In the present ease it can fairly be said that plaintiff was not a mere collection agent acting on behalf of and for the benefit of its assignor. Henley & Co., Inc. had a direct and substantial interest in the subject matter of this liti gation prior to the assignment and to the suit. Evidence has been submitted by plaintiff, which has not been disputed, to the effect that it became indebted to one Herman Weber & Co. for '20,300 pounds of Balata rubber in order that its affiliate Henley Caribbean Incorporated could fulfill its agreement with defendant. It had knowledge of the events leading to this law-suit and was a party to an actual business transaction with its assignor which vested it with the right to bring suit in its name. This leads us to consider the pecuniary interest of the parties here involved. The record reflects that the assignor retained no pecuniary interest and no power over the subject matter of the suit. Taking the situation as presented before the Court this suit is for the sole benefit of the Delaware corporation, Henley & Co., Inc., who is the only one directly affected by the alleged breach of contract. The undisputed facts concerning the contractual relations described earlier in this opinion certainly show that it is Henley & Co., Inc. who is interested in and in need of recovery.
Defendant has relied upon the Ferrara case but it is obvious that the operative facts in that case clearly distinguish it from the present one. Ferrara was indeed a straw party to that action whose main and only function was to supply a federal forum, who had absolutely no interest and no knowledge of the subject matter of the lawsuit prior to the transfer, had no pecuniary interest in the outcome of the action and acted as "merely the agent" of his transferor's attorney. As well stated in that decision it was obvious "that the plaintiff Ferrara had far less at stake in this suit than his non-diverse assignors." In our case there is no one who holds more at stake or has more interest in the controversy before us than plaintiff itself. The assignment is valid, for adequate consideration, and served to divest the assignee of all prior interest in the contract which is the subject matter in dispute.
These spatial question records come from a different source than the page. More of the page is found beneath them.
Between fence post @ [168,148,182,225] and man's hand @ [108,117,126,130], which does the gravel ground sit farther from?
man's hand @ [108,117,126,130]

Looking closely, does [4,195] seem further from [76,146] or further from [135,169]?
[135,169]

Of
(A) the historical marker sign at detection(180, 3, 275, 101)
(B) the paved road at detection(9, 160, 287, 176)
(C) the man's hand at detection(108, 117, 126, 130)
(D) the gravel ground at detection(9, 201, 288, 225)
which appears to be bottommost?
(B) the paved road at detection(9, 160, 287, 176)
The incidents pointed out by defendant are not enough to exclude plaintiff from this jurisdiction. The letter of L. J. Beatty signed on behalf of Henley Caribbean Incorporated' has been satisfactorily explained by reasons set forth in his affidavit and by the letter of later date sent by him on behalf of plaintiff. As to the argument that counsel Rout should have mentioned the existence of the assignment at the bankruptcy proceeding this event loses force in light of the fact that the Petition for Order to Show Cause Why an Injunction Should Not Issue filed by defendant in the United States Bankruptcy Court for Puerto Rico dealt only with claimant Henley Caribbean Incorporated and it was solely against this corporation that the show cause order was directed. The matter before the Bankruptcy Court dealt with a purely legal aspect concerning the force and effect of the executory contract between Henley Caribbean Incorporated and defendant. There has been no prior litigation concerning the subject matter of the litigation before this federal court. These isolated incidents are insufficient grounds to justify dismissal on a charge of collusion.
The Court understands that plaintiff has met the burden of proving that there is jurisdictional basis to maintain its case in this jurisdiction.
Accordingly, the Motion to Dismiss the Amended Complaint is denied and it is so ordered and defendant Miller Golf Equipment Corporation is given 20 days hereafter to answer the amended complaint.
. The assignment provides that it is "for One dollar and other good and valuable consideration received from Henley & Co., Incorporated " Plaintiff is out of pocket the sum of $8,865.00 by settlement of its breach of contract with Weber & Co., Inc. which was entered into in reliance upon and to fulfill the agreement between plaintiff's assignor and defendant.